All three modes stay under 200ms first-audio.
How We Compare
We compared FastVoice RAG against every on-device or private RAG system we could find:
| System | Language | On-Device | Voice Integration | Cloud-Free | First-Audio |
|---|---|---|---|---|---|
| FastVoice RAG | C++ | Yes | Yes | Yes | <200ms |
| LlamaIndex | Python | No | No | No | N/A |
| RAGFlow | Python | No | No | No | N/A |
| PrivateGPT | Python | Partial | No | Partial | Multi-second |
FastVoice RAG is the only system that is fully on-device, written in C++, voice-integrated, and cloud-free.
What This Enables
Voice-First Knowledge Assistants
Ask your device questions about your documents — and hear the answer in under 200ms:
- Medical professionals: Query drug interactions, treatment protocols, patient histories — all on-device, fully HIPAA-compliant
- Legal research: Search case law and statutes by voice while reviewing documents
- Field engineers: Access equipment manuals and troubleshooting guides offline
Privacy-Critical RAG
The entire pipeline — embedding, retrieval, generation, and speech — runs locally:
- Sensitive corporate documents never leave the device
- No API keys, no usage logs, no third-party data processing
- Compliant by architecture, not by policy
Offline Knowledge Access
- Aircraft maintenance crews accessing technical manuals mid-flight
- Emergency responders querying protocols in connectivity dead zones
- Researchers working with classified or embargoed data
The Numbers That Matter
Retrieval Performance:
- <4ms total retrieval latency (hybrid, top-k=5)
- 0.015μs embedding cache hit latency (99.9% hit rate)
- 255,000x speedup on cache hits
- 0.001ms RRF fusion time
Pipeline Performance:
- <200ms first-audio with full RAG (top-k=5)
- 16% first-audio growth from k=1 to k=10 (word-level flushing)
- 3.8x TTFT growth absorbed by streaming
System Properties:
- 5,016 chunks indexed and searchable
- Zero cloud dependencies
- Zero allocations in the hot path
- Dual Metal GPU contexts for concurrent embedding + LLM
Summary
RAG doesn't have to be slow.

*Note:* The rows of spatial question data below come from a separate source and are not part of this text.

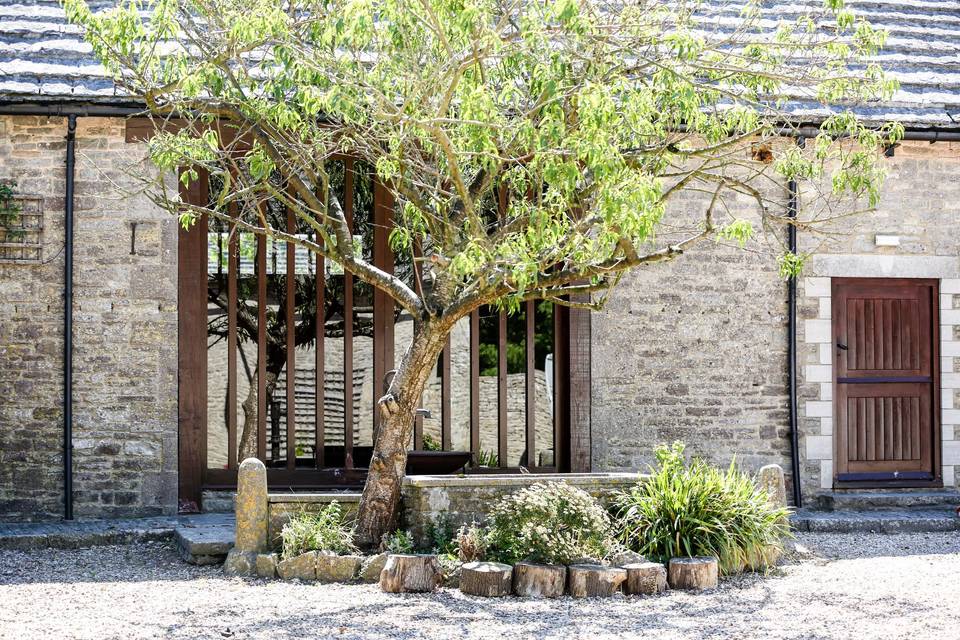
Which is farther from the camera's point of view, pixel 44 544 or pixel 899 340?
pixel 899 340

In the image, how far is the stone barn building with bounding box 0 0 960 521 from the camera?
8.62m

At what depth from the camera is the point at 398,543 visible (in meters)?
6.67

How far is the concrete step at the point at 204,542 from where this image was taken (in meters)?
7.16

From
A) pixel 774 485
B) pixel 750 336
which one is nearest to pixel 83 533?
pixel 774 485

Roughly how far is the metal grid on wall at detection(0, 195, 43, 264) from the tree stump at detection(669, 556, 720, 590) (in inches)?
207

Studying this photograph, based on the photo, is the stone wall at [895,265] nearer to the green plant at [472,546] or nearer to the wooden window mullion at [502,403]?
the wooden window mullion at [502,403]

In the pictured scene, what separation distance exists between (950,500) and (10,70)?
8210 millimetres

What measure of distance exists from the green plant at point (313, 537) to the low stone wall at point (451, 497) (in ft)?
1.31

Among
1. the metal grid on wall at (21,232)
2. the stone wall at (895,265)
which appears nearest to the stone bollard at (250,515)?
the metal grid on wall at (21,232)

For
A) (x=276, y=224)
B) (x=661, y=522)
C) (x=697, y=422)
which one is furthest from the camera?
(x=276, y=224)

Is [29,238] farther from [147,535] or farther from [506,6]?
[506,6]

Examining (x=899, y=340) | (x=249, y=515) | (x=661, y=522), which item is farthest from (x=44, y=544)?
(x=899, y=340)

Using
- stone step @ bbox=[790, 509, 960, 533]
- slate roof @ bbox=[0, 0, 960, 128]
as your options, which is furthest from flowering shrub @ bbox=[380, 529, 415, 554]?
slate roof @ bbox=[0, 0, 960, 128]

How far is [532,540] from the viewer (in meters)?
6.30
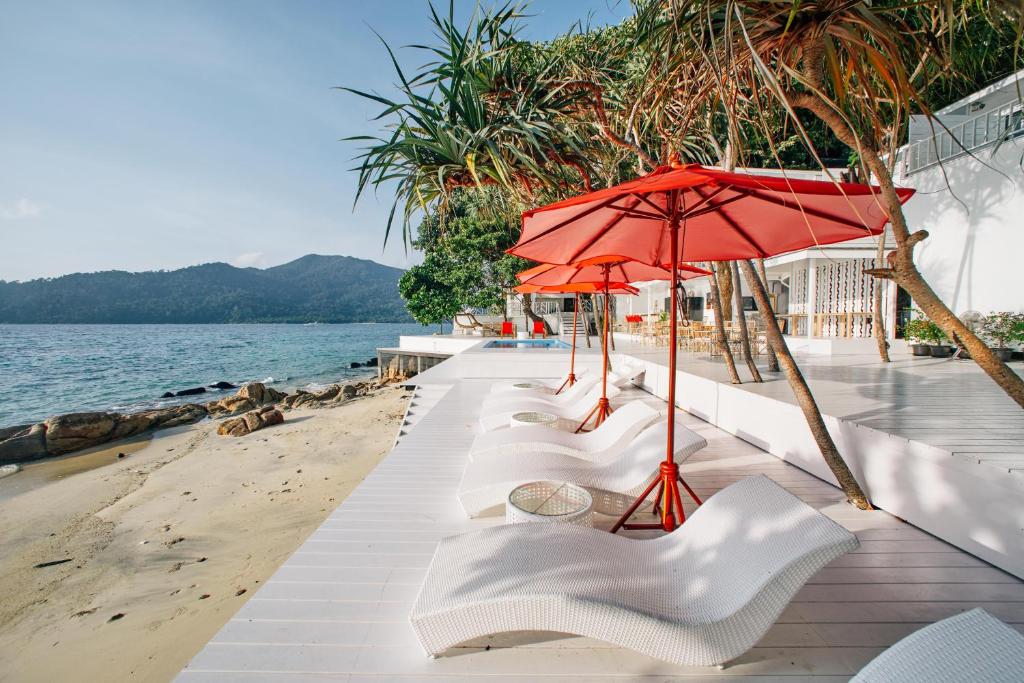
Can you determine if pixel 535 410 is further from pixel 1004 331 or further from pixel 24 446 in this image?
pixel 24 446

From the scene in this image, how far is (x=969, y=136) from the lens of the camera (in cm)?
1038

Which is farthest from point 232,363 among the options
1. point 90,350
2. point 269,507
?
point 269,507

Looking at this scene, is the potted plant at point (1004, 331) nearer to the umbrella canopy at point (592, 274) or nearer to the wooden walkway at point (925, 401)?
the wooden walkway at point (925, 401)

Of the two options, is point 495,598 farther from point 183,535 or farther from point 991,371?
point 183,535

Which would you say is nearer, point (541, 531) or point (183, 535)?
point (541, 531)

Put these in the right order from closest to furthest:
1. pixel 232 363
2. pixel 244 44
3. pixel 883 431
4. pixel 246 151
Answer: pixel 883 431 < pixel 244 44 < pixel 246 151 < pixel 232 363

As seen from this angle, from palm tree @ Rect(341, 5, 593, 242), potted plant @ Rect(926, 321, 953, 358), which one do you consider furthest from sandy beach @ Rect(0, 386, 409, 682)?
potted plant @ Rect(926, 321, 953, 358)

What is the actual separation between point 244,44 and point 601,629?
1590cm

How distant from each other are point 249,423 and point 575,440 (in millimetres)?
13037

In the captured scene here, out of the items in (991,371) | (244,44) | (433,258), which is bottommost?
(991,371)

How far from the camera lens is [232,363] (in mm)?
39438

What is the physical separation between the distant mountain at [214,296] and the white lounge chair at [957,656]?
67.2m

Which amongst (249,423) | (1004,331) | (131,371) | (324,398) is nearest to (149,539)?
(249,423)

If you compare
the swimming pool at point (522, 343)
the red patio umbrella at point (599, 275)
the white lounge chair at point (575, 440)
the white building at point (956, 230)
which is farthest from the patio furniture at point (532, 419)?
the swimming pool at point (522, 343)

RAG doesn't have to be in the cloud.
FastVoice RAG proves that hybrid retrieval-augmented generation can run in a real-time voice pipeline — entirely on-device — with first-audio latency under 200ms. The retrieval itself adds almost nothing. The LLM prefill cost is real, but word-level streaming flush absorbs it.
The architecture: memory-mapped zero-copy indexes, pre-allocated fusion buffers, frequency-weighted embedding cache, and dual Metal GPU inference — all composed into a single C++ binary on Apple Silicon.
No cloud. No network. No waiting.
Evaluated on Apple M3 Max, 36GB unified memory, macOS Sonoma. Corpus: 5,016 chunks from 1,030 CS documents. Models: Qwen3 0.6B Q4_K_M (KV cache Q8_0), Snowflake Arctic Embed S Q8_0, Piper Amy medium. STT: Streaming Zipformer via sherpa-onnx. File-mode benchmarks, 5 runs. Embedding cache: frequency-weighted LRU. Retrieval: BM25 + HNSW + RRF (k=60).